### [REQUIREMENT 1]
Name every country or region that the syphilis vaccine project description mentions.
### [REQUIREMENT 2]
The syphilis vaccine project description says that syphilis is treatable. Using that description, explain why syphilis is still linked to significant fetal and perinatal deaths in low-income settings.

### [EXCERPT PROVIDED]
Jessica Keane
Mary Gates Research Scholar, Winter 2024
Research Project: Epitope mapping of the Treponema Pallidum Tp0435 lipoprotein to inform vaccine development
Project Description: Syphilis, a chronic sexually transmitted infection caused by the spirochete bacterium Treponema pallidum is growing in incidence in high-income countries like the United States and remains endemic and highly prevalent in low-income countries, primarily sub-Saharan Africa and South America. Despite being treatable, syphilis is associated with significant fetal and perinatal mortality in low-income settings due to congenital transmission of the infection. A preventative vaccine could improve disease control strategies. We are exploring the use of a chimeric antigen, composed of a scaffolding/carrier lipoprotein of T. pallidum, named Tp0435, and a series of protective epitopes from other T. pallidum antigens previously investigated and patented by our laboratory. Here, using overlapping synthetic peptides spanning the length of the T. pallidum Tp0435 mature lipoprotein, an abundant antigen known to induce an immunodominant humoral and cellular response during infection, we evaluated which Tp0435 linear epitopes are most significantly recognized by the host antibodies. This work allowed us to identify the most prominent regions to replace to derive a recombinant chimeric antigen to be used in immunization/challenge experiments.

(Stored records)
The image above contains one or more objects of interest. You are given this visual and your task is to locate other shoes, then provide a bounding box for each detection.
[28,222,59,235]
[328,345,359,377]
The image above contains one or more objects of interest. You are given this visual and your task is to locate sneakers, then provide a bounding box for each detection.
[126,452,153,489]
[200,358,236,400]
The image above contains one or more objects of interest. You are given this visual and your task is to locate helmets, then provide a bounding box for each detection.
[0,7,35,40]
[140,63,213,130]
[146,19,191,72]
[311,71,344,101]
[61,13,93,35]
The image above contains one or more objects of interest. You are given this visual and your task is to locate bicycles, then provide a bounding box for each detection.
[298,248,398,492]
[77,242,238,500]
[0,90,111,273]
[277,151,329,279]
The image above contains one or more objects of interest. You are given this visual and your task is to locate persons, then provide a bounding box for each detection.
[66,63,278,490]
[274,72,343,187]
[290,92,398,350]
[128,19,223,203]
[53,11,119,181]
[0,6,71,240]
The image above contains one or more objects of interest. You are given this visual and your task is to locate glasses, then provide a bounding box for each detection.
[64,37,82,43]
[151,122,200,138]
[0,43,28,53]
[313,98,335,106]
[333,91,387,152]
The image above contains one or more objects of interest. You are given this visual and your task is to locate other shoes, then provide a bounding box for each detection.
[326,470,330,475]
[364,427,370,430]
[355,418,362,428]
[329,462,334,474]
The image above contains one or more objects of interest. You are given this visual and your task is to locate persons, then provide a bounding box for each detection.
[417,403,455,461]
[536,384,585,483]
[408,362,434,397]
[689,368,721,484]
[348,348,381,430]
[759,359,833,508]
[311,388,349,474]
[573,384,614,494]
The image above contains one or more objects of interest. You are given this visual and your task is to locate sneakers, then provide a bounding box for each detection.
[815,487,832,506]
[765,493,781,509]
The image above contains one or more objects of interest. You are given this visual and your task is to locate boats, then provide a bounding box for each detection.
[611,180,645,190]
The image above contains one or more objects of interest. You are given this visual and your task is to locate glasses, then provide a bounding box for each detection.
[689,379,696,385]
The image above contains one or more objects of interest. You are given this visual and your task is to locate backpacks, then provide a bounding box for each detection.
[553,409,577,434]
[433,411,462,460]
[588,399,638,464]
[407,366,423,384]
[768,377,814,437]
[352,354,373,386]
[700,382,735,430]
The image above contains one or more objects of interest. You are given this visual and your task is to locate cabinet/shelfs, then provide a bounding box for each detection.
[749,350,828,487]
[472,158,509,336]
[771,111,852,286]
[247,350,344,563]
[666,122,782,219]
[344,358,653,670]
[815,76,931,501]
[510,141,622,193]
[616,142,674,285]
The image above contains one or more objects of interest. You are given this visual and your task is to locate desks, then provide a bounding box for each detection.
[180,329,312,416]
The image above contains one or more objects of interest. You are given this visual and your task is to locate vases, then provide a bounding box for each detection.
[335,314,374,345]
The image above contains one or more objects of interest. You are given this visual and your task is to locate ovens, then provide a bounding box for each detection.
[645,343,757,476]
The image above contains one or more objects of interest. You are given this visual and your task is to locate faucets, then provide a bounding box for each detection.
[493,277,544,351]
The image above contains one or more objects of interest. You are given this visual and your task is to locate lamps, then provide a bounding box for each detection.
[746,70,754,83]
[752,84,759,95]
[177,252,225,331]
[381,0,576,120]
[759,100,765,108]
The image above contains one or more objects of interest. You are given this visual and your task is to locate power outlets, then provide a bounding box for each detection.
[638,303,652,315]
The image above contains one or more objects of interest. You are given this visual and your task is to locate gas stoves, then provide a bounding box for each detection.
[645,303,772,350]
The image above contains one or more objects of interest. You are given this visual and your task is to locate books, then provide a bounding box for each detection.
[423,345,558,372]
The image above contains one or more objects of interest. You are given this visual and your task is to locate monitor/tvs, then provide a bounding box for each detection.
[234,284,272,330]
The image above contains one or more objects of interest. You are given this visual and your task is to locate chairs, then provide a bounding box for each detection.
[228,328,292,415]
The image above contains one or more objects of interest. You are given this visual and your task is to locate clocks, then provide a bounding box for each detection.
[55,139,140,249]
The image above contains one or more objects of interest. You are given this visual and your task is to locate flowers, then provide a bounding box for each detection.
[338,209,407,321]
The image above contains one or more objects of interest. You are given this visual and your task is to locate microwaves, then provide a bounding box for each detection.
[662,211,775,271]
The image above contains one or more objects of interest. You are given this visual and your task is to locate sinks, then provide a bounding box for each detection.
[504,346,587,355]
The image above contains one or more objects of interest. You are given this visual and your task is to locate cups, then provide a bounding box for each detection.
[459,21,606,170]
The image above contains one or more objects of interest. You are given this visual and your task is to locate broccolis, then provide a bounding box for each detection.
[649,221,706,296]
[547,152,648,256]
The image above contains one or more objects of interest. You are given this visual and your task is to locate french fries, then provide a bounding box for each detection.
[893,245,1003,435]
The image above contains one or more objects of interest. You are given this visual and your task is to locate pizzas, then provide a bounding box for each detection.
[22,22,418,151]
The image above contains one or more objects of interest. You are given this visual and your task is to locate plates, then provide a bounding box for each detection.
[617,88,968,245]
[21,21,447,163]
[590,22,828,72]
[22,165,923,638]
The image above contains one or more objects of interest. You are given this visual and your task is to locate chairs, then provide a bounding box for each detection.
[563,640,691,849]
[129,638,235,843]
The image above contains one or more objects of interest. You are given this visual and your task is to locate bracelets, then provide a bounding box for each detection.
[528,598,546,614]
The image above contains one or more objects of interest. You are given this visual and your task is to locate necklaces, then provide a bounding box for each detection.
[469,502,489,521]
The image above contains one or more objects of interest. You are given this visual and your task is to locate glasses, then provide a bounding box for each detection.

### [YOUR SOLUTION 1]
United States, sub-Saharan Africa, South America

### [YOUR SOLUTION 2]
In low-income settings, syphilis causes significant fetal and perinatal mortality because the infection is passed on congenitally, from mother to child. This happens even though the disease can be treated.